Beating Benazir’s PPP in the 1990 elections was the first great leap forward for Sharif. Though the PPP-led PDA coalition had almost the same number of popular votes as the PML-led IJI coalition, the total swing in seats from the 1988 election was massive. Sharif and his allies gained over fifty extra seats, whilst the jiyalas lost nearly fifty. We now know, thanks to the historic 2012 Supreme Court ruling, that at least part of this swing was fueled by the illegal funding of no- PPP parties by the establishment.

History will always be torn on the duration of the love affair between Nawaz Sharif and the military. PML-N revisionists today may claim that Sharif was a lion from the very beginning, but they will certainly identify Sharif’s 1993 ouster from power at the hands of President Ghulam Ishaq Khan as solid proof that the rupture began in the early 1990s.

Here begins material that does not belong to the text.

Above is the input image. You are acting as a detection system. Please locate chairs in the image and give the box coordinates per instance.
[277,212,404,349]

Critics of Sharif will argue that the 'one page' between Sharif and the establishment lasted well into the spring of 1999. For proof, they will point to credible accounts (such as Nasim Zehra’s) of cabinet meetings as late as the early summer of 1999 in which then COAS Pervez Musharraf and his Kargil clique appealed successfully to Sharif’s vanity, prevailing over common sense, and the otherwise seemingly mature stance Sharif had on India, as manifest in his diplomacy with India’s Prime Minister Atal Behari Vajpayee.

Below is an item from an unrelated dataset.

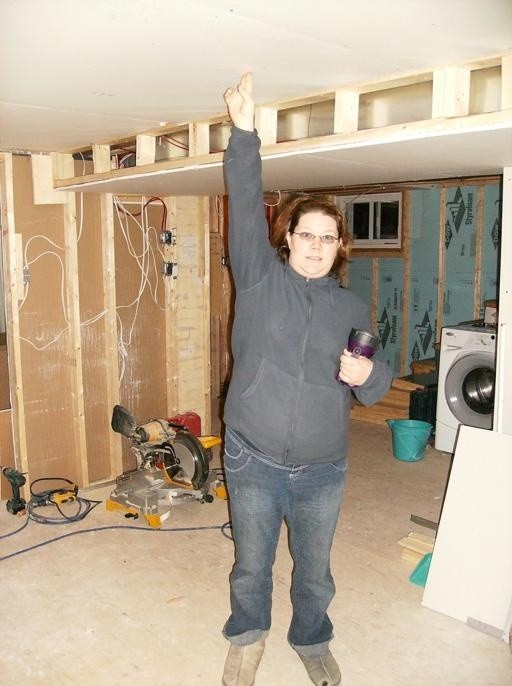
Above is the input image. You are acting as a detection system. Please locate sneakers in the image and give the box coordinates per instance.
[288,641,341,686]
[221,635,268,686]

Perhaps trying to assess when the civil-military disequilibrium changed Nawaz Sharif’s politics is the wrong question to begin with. A more important question is what turning point decision by Nawaz Sharif marks the defining error of his political career? That one is easy: it was the firing of General Jahangir Karamat as army chief. Karamat represented a chain of command tradition that was informed by professionalism, loyalty to the constitution, order at home, and stability abroad. The man Sharif replaced him with was on the wrong side of every single one of those benchmarks. Pakistan’s domestic politics, its international standing, and its civil-military relations have not recovered from that single, defining error by Nawaz Sharif.

Sharif’s legacy as a politician should not be defined by his relationship with the army, but sadly, and not entirely of his doing, it will be. Sharif transformed the country’s infrastructure every time he was in a position to govern the country. He is responsible for the country’s capacity to build highways (M-2 motorway), to build urban transport (Lahore Metro), and to build power plants (doubling megawattage from 2013 to 2018).

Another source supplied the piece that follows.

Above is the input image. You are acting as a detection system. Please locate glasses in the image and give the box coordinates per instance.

Perhaps the least celebrated, most ironic, and greatest institutional contribution was Sharif’s role in establishing the independence of the judiciary. It is so very ‘Pakistani democracy’ that the very institutional dynamic that he helped create is the one that became his undoing. In the two decades since the 1997 general election, he managed to have this dynamic bury him twice.

Sharif’s critics will continue to frame his legacy as corruption, but neither the courts nor the voters of the country have responded to this appeal. The reason is rather simple. Sharif was a net builder of the country’s infrastructure and its institutions. But he has also been a destroyer of his own legacy. Aloofness and disengagement defined his most recent run as PM, and it was these qualities that helped create the toxicity that haunts the Pakistani democratic project. An absence of communication and trust with the military helped manufacture both the 2014 dharna and the “notification is rejected” tweet. His overconfidence helped manufacture the false bravado with respect to both Imran Khan and the political and institutional fallout from Panama Leaks. Perhaps most of all, his lack of preparation for national security issues helped manufacture a gulf between the establishment and his inner circle – a gulf that troublemakers have exploited to great effect.

Nawaz Sharif is a Pakistani political giant, and his public life represents a remarkable series of successes and failures. All Pakistanis should invest time and effort in examining his life and times, but no one would benefit more from a robust and dispassionate analysis of Nawaz Sharif’s life in politics than Prime Minister Imran Khan. Someday, lessons from the Nawaz Sharif Effect may come in handy for him.

The writer is an analyst and commentator.